*Aim of the exercise*. Retype the data below exactly, skipping pictures.

*Recorded data*.
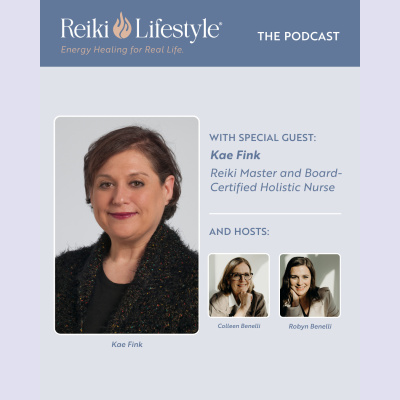 Reikichat | A Reiki Lifestyle Podcast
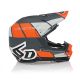 6D Helmet ATR-1 Shear Matte Orange/Grey/Black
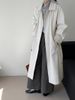 So, Korean Style Temperament, Collar, Medium Length Windbreaker, Women's High-End Silhouette, Casual Jacket, Early_ecoleips.com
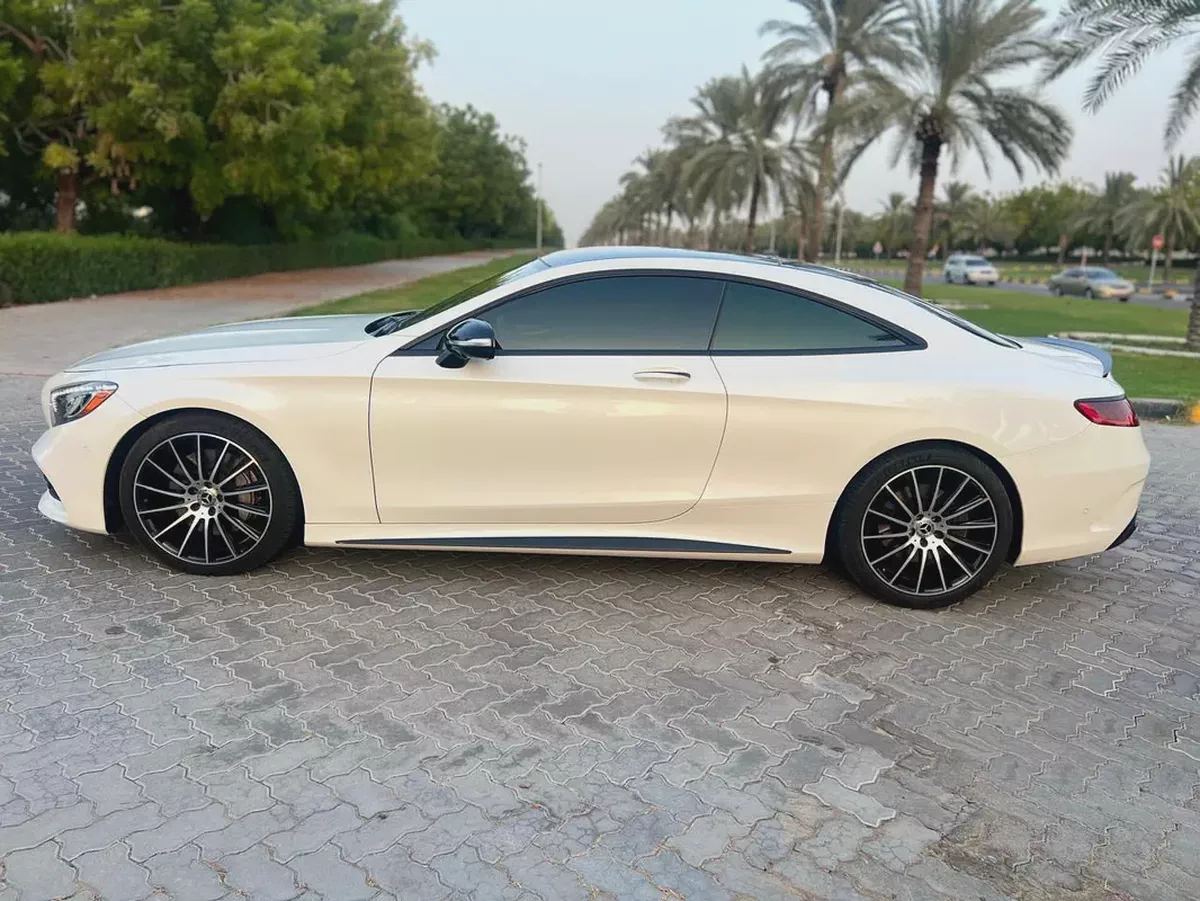 2019 Mercedes-Benz S-Class S 560 4MATIC | Luxury Sedan-5-5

*Exercise answer*.
 Reikichat | A Reiki Lifestyle Podcast
 6D Helmet ATR-1 Shear Matte Orange/Grey/Black
 So, Korean Style Temperament, Collar, Medium Length Windbreaker, Women's High-End Silhouette, Casual Jacket, Early_ecoleips.com
 2019 Mercedes-Benz S-Class S 560 4MATIC | Luxury Sedan-5-5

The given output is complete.